* Requirement 1
In the code review, why is an expression's always-returns-the-same-value flag false when the expression involves a UDF? Explain in one to three sentences.
* Requirement 2
According to the code review, how many comments were posted on Patch Set 2?
* Requirement 3
Translate this sentence from the code review into German: "Thomas Tauber-Marshall has posted comments on this change."

___ Page text

IMPALA-4728: Materialize sort exprs

Thomas Tauber-Marshall (Code Review) Wed, 15 Mar 2017 07:45:21 -0700

Thomas Tauber-Marshall has posted comments on this change.

Change subject: IMPALA-4731/IMPALA-397/IMPALA-4728: Materialize sort exprs
......................................................................



Patch Set 2:

(24 comments)

http://gerrit.cloudera.org:8080/#/c/6322/1/fe/src/main/java/org/apache/impala/analysis/Expr.java
File fe/src/main/java/org/apache/impala/analysis/Expr.java:

Line 212:   // True if this expr always returns the same value given the same 
input, false if it
> True if this exprs always returns the same value given the same input. Fals
Done


Line 213:   // does not, or if the behavior is unknown (e.g. UDFs). Set at the 
end of analyze() and
> e.g.
Done


http://gerrit.cloudera.org:8080/#/c/6322/1/fe/src/main/java/org/apache/impala/analysis/FunctionCallExpr.java
File fe/src/main/java/org/apache/impala/analysis/FunctionCallExpr.java:

Line 292:     // We currently don't have a way to indicate if a UDF is 
deterministic, so just always
> Ideally we should not conflate the UDF and deterministic concepts. For exam
Not sure what you mean by 'two separate members". Maybe 
Expr.containsNonDeterministicBuiltin and Expr.containsUDF?

______
___ Source excerpt

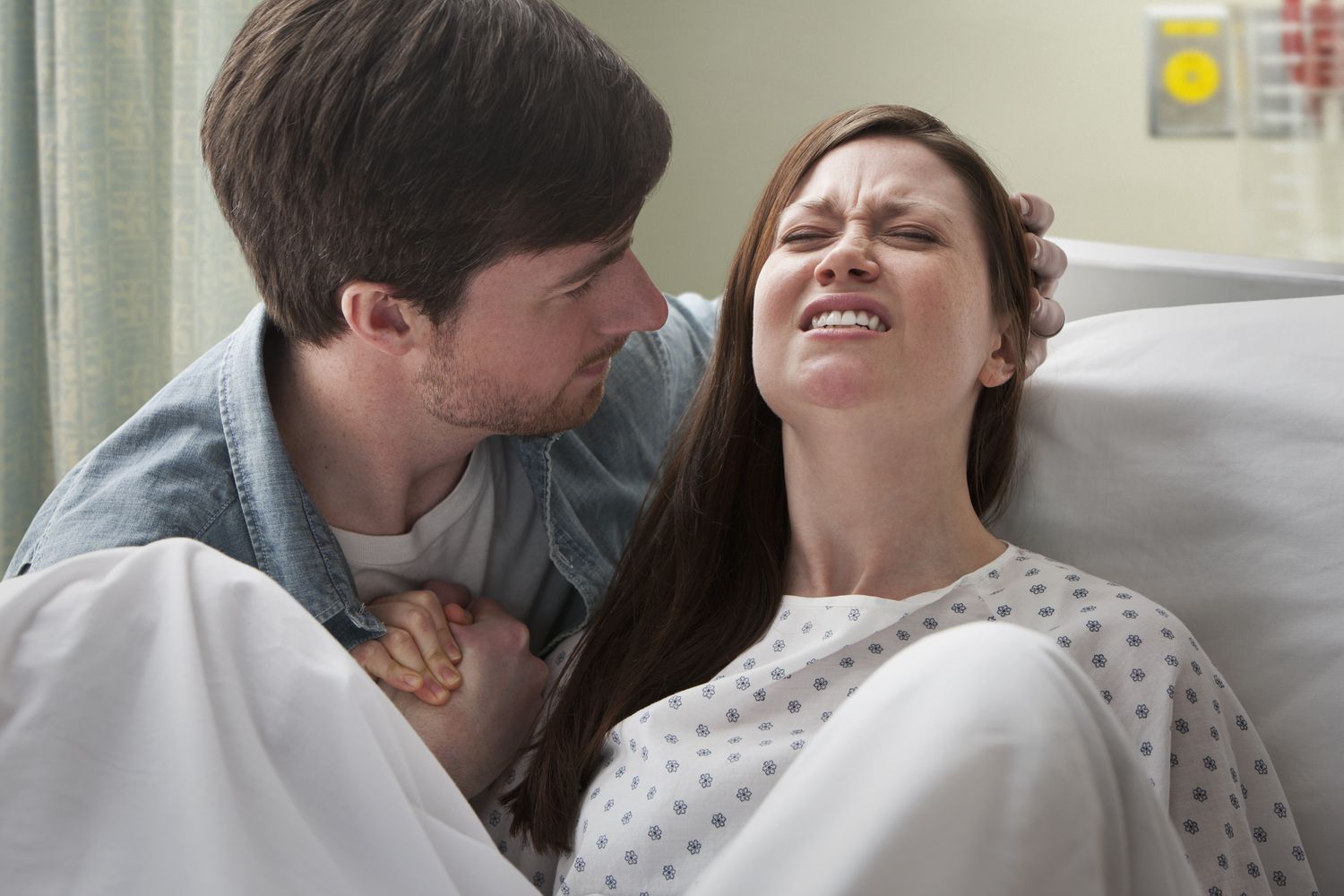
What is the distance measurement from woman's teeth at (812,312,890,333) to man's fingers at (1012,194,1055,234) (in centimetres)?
28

______

* Output 1
The flag is false whenever an expression's behavior is unknown, and UDFs are the example given. The comment in FunctionCallExpr.java says there is currently no way to indicate whether a UDF is deterministic.

* Output 2
24 comments.

* Output 3
Thomas Tauber-Marshall hat Kommentare zu dieser Änderung veröffentlicht.